Lazy viewing of data using dask
#
This is a trick I borrowed from Matt Rocklin’s blog post.
When you have a number of large images that, together, form a stack (3-D volume), it may not be possible to load the entire stack into memory. Instead, you can use dask
to lazily access parts of the volume on an as-needed basis.
This is achieved in four steps:
-
Convert
skimage.io.imread
into a delayed function, i.e. instead of returning the image itself it returns adask
Delayed
object (similar to a Future or a Promise), that can fetch the image when needed. -
Use this function to load all images. The operation is instantaneous, returning a list of
Delayed
objects. -
Convert each
Delayed
object to adask
Array
. -
Stack all of these
dask
Array
s to form the volume.
Note that each one of these steps should execute almost instantaneously; no images files are accessed on disk: that only happens once we start operating on the dask
Array
volume.
Here is the code:
from glob import glob
from dask import delayed
import dask.array as da
from skimage import io
# Read one image to get dimensions
image = io.imread('samples/Test_TIRR_0_1p5_B0p2_01000.tiff')
# Turn imread into a delayed function, so that it does not immediately
# load an image file from disk
imread = delayed(io.imread, pure=True)
# Create a list of all our samples; since a delayed version of `imread`
# is used, no work is done immediately
samples = [imread(f) for f in sorted(glob('samples/*.tiff'))]

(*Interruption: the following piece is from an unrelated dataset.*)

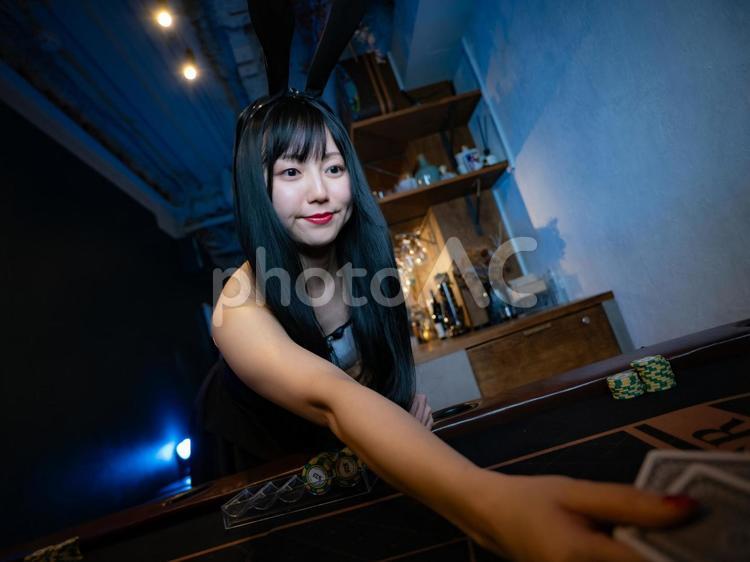 26：ロングヘアのバニーガール バニーガール,コスプレ,ナイトワークの写真素材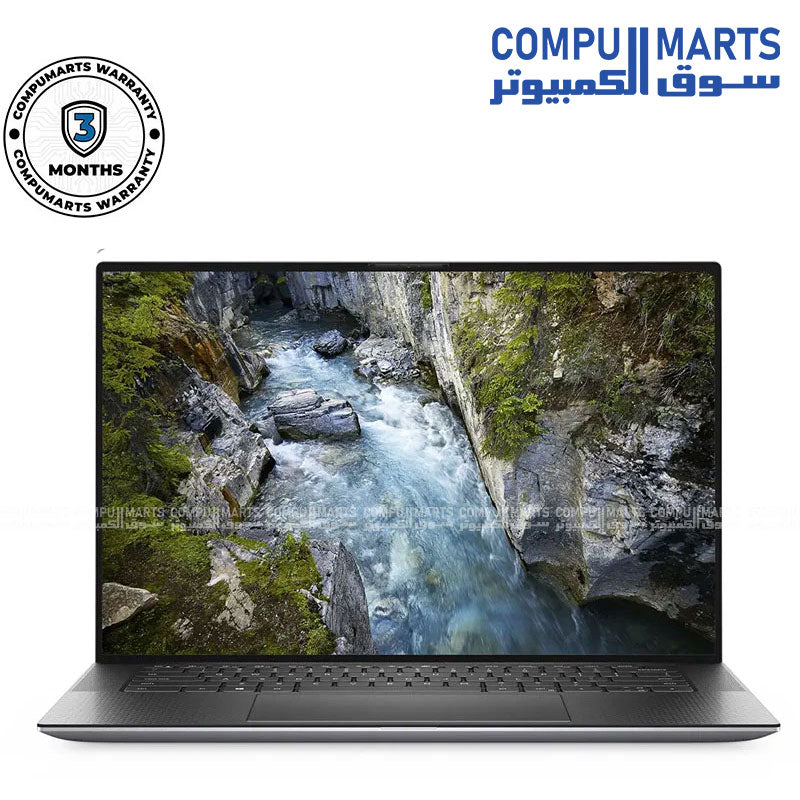 Used Dell Precision 5550 15.6" FHD Laptop with Intel i7-10850H, 16GB RAM, 512GB SSD, NVIDIA Quadro T2000 4GB Graphics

# Convert each "delayed" object in the list above into a dask array
sample_arrays = [da.from_delayed(sample, shape=image.shape, dtype=np.uint8) for sample in samples]
# Stack all these arrays into a volume
vol = da.stack(sample_arrays)
I have 101 slices of 2048x2048 each, so the resulting dask
Array
volume (at this stage fully virtual, without any data inside) is:
We can do numerous operations on this array, such as summing it with vol.sum(axis=0)

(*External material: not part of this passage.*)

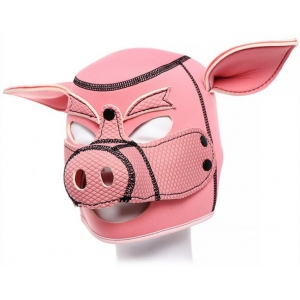 Pig Head Hood Pink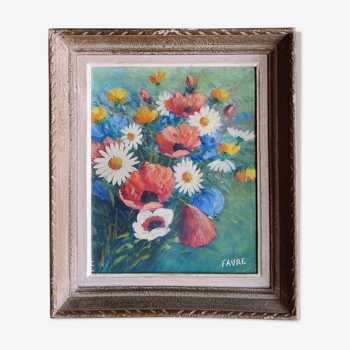 Peinture bouquet de fleurs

, although this still yields an uncomputed dask
Array
. To get actual values, we need to call:
vol.sum(axis=0).compute()
Napari #
To visualize a volume like the one above, I could have sliced into it and displayed the result using matplotlib
. However, I used this opportunity to play around with a brand new open source image viewer called Napari.
Napari allows you to visualize layers interactively, similarly to GIMP or Photoshop. In Napari’s case, these layers can be images, labels, points, and a few others.
While this isn’t explicitly documented (Napari is still in alpha!), I had some insider knowledge (👋 J!) that Napari supports both dask
and Zarr arrays. So, we can pass in our volume from the example above as follows:
import napari
with napari.gui_qt():
viewer = napari.view(vol, clim_range=(0, 255))
(Instead of the context manager, you may also use %gui = qt
in Jupyter or IPython.)
I also happened to have ground truth labels available, so I loaded those up the same way I did the volume, and added it to the visualization:
viewer.add_labels(labels, name='Labels')
If you’d like to play with Napari yourself, I have a 3D cell segmentation example available online.
Community #
Toward the conclusion of my talk, I emphasized the role of community in building healthy scientific software ecosystems. In the end, it is all about people. I briefly highlight two community groups:
-
PanGeo, whom I think sets a great example of how to organize field-specific interest around existing open source tools, and building scalable online analysis platforms without reinventing the wheel.
-
OME, the Open Microscopy Environment, who is leading the charge on open data exchange formats for microscopy. Interestingly, it looks like Zarr—the chunked, compressed array container—may well be part of the next open standard they recommend.
Conclusion #
Thank you to the organizers of M&M 2019 for inviting me to speak; I very much enjoyed our session, and look forward to working with this community on making scientific Python an even better platform for mirocroscopy analysis!